When the line containing "A: Western whiptail (Aspidoscelis tigris)." is found in the data below, copy it and each line after it through the line containing "genus: Macaca", exactly and with no others.
*** RECORD SET ***
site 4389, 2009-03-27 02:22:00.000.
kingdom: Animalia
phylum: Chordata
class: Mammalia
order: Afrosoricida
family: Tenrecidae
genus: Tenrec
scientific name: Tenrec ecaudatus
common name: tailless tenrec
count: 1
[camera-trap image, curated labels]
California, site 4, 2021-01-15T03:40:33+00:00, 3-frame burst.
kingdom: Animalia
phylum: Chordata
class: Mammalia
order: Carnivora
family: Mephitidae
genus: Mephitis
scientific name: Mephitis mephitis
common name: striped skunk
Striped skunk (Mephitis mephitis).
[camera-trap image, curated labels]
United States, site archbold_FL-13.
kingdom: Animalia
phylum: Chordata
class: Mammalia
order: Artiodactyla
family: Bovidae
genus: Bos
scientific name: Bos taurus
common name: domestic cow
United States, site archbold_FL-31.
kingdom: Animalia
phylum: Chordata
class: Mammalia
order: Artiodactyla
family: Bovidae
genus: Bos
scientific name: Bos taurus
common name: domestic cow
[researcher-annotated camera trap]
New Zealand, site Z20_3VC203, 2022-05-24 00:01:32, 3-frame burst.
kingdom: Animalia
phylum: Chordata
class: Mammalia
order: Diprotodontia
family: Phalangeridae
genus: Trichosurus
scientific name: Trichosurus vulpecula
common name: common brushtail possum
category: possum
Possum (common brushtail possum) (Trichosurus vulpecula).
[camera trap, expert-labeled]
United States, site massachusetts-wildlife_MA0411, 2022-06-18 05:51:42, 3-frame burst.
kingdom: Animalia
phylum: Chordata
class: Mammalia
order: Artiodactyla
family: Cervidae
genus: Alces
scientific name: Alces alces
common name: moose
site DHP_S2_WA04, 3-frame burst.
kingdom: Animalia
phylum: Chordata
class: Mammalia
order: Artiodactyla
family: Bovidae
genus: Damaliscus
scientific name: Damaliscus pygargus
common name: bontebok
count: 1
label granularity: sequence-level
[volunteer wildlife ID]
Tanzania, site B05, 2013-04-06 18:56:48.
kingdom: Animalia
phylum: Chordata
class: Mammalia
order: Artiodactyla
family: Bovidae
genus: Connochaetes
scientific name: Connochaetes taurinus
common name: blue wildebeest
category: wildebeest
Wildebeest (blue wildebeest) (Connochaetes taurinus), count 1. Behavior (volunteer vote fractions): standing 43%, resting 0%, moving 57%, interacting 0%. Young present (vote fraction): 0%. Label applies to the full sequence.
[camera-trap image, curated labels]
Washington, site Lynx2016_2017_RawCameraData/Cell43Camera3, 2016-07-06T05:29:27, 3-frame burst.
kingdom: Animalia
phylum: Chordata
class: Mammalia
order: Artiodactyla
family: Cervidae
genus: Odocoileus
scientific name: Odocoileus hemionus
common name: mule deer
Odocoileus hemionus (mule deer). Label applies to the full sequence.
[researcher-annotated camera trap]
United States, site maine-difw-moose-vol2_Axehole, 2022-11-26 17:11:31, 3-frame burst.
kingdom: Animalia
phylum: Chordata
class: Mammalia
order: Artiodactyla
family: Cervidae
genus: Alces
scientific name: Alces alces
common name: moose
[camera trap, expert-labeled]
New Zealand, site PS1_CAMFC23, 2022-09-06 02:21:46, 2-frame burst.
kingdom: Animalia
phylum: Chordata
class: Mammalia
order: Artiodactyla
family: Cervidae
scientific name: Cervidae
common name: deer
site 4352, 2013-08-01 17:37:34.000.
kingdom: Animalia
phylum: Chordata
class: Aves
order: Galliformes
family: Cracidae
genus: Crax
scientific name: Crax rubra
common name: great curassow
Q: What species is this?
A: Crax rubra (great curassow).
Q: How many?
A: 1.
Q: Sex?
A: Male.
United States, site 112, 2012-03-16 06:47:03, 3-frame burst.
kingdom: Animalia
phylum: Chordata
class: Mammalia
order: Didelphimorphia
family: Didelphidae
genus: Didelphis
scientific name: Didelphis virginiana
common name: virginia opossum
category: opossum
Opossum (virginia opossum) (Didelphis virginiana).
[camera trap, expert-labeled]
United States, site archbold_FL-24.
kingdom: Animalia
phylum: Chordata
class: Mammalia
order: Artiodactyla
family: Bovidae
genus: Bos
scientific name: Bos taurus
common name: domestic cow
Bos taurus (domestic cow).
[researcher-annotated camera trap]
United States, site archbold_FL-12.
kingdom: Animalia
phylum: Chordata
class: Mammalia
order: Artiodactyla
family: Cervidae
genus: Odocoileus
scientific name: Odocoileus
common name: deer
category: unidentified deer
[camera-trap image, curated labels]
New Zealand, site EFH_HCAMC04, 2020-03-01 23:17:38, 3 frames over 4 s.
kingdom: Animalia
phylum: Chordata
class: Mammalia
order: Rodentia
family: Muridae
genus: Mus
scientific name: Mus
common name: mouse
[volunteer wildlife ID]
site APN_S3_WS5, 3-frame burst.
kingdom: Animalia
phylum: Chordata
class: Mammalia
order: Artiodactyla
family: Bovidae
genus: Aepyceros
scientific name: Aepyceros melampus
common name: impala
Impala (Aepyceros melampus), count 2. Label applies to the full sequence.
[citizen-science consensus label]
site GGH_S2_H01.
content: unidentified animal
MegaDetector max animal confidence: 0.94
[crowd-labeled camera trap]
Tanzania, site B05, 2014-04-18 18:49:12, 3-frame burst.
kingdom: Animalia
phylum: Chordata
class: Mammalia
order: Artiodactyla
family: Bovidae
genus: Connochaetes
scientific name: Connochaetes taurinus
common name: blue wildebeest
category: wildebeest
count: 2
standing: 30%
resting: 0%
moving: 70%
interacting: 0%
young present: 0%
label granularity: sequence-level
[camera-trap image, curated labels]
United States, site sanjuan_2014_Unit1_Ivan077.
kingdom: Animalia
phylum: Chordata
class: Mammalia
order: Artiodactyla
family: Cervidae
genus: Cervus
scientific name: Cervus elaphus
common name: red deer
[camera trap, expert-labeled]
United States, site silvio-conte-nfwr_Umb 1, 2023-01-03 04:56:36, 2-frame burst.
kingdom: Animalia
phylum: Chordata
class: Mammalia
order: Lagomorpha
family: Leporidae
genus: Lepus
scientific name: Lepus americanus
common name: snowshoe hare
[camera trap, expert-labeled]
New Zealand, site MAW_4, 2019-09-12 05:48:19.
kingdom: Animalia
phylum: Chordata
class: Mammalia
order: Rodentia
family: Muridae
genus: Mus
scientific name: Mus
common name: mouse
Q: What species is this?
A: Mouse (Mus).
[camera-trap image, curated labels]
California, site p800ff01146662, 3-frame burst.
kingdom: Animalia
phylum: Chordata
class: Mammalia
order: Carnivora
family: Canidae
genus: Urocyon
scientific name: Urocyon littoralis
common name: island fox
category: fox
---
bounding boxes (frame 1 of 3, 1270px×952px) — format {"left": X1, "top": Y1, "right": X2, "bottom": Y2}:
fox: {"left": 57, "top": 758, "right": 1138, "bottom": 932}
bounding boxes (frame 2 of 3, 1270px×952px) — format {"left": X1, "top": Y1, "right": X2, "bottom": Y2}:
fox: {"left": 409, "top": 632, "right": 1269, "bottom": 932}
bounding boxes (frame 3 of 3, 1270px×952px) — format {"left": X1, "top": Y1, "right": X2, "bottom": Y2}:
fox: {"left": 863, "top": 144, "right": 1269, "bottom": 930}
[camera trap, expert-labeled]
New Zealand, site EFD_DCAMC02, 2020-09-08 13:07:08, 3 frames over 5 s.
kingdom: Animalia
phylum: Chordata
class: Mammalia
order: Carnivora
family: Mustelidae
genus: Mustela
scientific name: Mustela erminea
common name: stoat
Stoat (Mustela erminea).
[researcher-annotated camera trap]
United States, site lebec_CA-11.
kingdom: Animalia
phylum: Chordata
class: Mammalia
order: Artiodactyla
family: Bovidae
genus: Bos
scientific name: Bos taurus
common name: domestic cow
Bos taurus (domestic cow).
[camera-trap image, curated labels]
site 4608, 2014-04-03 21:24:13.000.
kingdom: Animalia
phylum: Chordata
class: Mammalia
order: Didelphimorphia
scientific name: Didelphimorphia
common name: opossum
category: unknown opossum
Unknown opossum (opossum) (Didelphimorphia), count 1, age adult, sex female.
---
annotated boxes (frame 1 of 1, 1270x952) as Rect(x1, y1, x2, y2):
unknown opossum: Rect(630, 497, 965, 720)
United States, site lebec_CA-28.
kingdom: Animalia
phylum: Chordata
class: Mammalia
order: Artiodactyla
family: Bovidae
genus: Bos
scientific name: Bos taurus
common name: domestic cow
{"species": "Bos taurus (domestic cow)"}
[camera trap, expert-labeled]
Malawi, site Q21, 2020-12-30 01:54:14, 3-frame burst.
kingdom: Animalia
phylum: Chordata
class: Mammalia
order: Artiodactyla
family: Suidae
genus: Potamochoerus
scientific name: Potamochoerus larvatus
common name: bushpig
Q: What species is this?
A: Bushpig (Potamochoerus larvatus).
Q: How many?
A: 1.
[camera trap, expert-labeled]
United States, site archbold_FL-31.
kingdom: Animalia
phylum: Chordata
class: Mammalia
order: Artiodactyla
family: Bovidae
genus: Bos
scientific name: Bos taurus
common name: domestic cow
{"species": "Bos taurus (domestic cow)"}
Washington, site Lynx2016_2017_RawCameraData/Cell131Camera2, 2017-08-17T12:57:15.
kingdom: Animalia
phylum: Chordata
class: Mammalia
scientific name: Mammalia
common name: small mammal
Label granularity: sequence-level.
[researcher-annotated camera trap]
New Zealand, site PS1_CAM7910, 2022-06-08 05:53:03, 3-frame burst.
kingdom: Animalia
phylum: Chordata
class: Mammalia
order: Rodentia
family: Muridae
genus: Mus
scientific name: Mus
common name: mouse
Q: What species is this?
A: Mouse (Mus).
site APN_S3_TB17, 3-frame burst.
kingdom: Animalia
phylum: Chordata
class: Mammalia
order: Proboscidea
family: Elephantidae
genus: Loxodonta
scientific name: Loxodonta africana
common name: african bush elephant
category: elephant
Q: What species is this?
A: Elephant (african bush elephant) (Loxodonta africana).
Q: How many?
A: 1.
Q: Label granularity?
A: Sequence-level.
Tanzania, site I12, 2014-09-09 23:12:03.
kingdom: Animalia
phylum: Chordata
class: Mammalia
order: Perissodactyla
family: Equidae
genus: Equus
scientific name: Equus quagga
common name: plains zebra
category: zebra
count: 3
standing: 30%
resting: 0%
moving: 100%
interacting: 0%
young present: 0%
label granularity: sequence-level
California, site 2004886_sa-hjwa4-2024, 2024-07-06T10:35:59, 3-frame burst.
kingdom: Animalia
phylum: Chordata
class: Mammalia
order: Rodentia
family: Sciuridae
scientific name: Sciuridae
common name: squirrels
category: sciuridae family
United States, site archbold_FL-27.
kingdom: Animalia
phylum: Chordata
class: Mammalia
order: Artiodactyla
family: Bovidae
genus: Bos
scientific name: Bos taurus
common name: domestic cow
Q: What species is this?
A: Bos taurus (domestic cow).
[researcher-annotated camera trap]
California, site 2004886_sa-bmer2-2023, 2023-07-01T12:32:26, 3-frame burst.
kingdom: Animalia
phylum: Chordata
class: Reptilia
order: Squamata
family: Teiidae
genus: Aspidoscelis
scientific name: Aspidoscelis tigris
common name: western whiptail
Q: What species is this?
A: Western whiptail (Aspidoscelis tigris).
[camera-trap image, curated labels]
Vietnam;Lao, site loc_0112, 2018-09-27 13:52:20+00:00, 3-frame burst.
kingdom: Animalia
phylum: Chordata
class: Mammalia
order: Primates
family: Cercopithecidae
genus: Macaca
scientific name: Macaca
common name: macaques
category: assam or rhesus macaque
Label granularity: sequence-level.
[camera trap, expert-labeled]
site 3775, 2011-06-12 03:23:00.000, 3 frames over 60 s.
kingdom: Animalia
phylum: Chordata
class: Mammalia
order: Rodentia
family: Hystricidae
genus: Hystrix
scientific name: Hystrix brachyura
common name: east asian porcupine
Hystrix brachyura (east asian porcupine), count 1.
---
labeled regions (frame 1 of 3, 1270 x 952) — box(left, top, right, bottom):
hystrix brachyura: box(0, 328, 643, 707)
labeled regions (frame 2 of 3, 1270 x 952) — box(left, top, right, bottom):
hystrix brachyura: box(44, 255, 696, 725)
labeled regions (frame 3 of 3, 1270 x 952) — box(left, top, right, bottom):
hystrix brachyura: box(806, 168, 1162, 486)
*** End of RECORD SET ***
• [RESULT]
A: Western whiptail (Aspidoscelis tigris).
[camera-trap image, curated labels]
Vietnam;Lao, site loc_0112, 2018-09-27 13:52:20+00:00, 3-frame burst.
kingdom: Animalia
phylum: Chordata
class: Mammalia
order: Primates
family: Cercopithecidae
genus: Macaca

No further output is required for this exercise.